A iniciativa decorre com o tema «Cáritas é amor»

Além da angariação de verbas para os mais desfavorecidos, a Semana Cáritas é uma ocasião para a aproximação do organismo humanitário da população

A Semana Nacional Cáritas arranca este domingo, 8 de março, e prolonga-se até ao domingo seguinte, dia 15, data em que se assinala o Dia Nacional Cáritas. Este ano, a iniciativa vai decorrer com o tema «Cáritas é amor», e, à semelhança dos anos anteriores, vai colocar os diversos organismos da Cáritas espalhados pelo país a dinamizar diferentes ações com um cariz social.

A nível nacional, terá lugar o peditório público, que vai decorrer de 12 a 15 de março, «onde participam anualmente cerca de 4 mil voluntários», que apelam ao «contributo de todos os portugueses como forma de expressarem a sua solidariedade com todos os que atravessam um momento de vulnerabilidade e, por isso, procuram a ajuda da Cáritas».

Além de uma ocasião para a angariação de verbas para os mais desprotegidos, a Semana Nacional Cáritas é também «uma oportunidade de contacto direto com a população, com aqueles que apoiam a missão da Cáritas e, também, em muitas situações, com aqueles que são beneficiários da ação da Cáritas em Portugal», explica o próprio organismo humanitário, que divulga um vídeo de sensibilização para esta semana.

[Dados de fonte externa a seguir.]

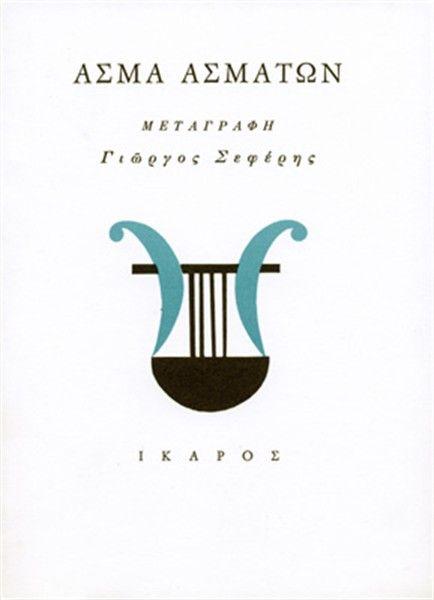 Άσμα Ασμάτων - Γιώργος Σεφέρης (μετάφραση)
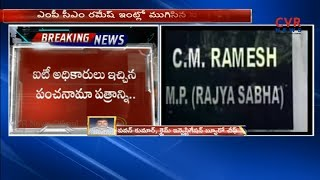 IT Raids Completed on TDP MP CM Ramesh Houses | CVR NEWS - CVRNEWSOFFICIAL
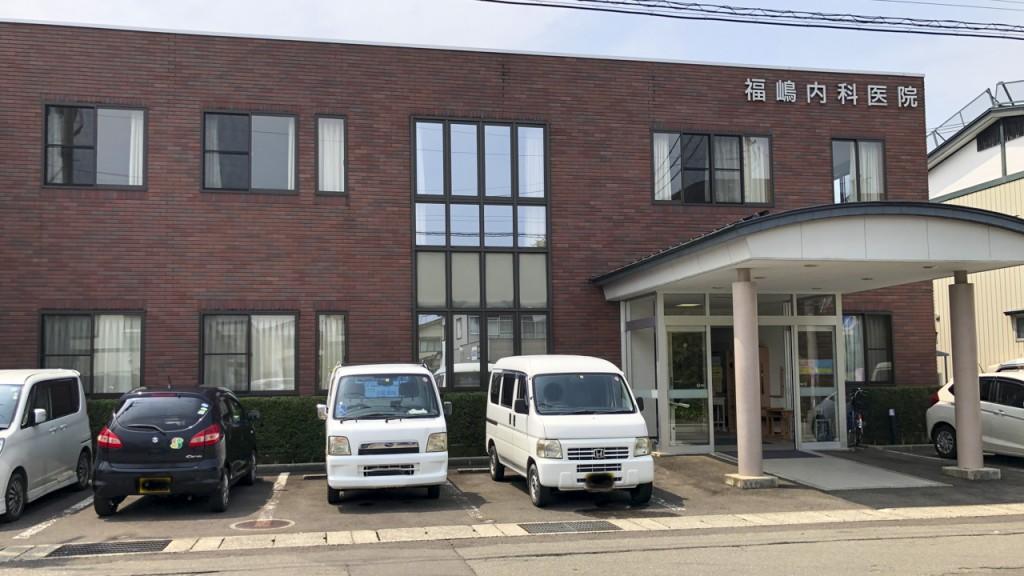 福嶋内科医院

Numa mensagem destinada a assinalar a iniciativa nacional, José Traquina, bispo na diocese de Santarém, dá destaque ao tema que vai orientar esta semana – «Cáritas é amor» – e lembra que «o amor é possível e necessário para pensar a sociedade, partindo sempre da pessoa humana». Para o prelado, torna-se importante que a Semana Cáritas «seja uma oportunidade para crescer em reflexão e ação». Os responsáveis pelo organismo humanitário da Igreja Católica, lembram ainda, em comunicado, que esta semana é um momento para «evidenciar a ação da Cáritas no combate à pobreza e exclusão social».

No último ano, a rede nacional Cáritas «registou o atendimento a perto de 100 mil pessoas», um número que indica que «há um número demasiado elevado de pessoas que necessitam de apoio da sociedade civil para poderem responder às necessidades básicas de sobrevivência e de dignidade humana». No entanto, regista-se «uma diminuição face ao ano de 2018, o que para a Cáritas representa também um olhar de esperança e de realização face ao trabalho que é realizado durante todo o ano».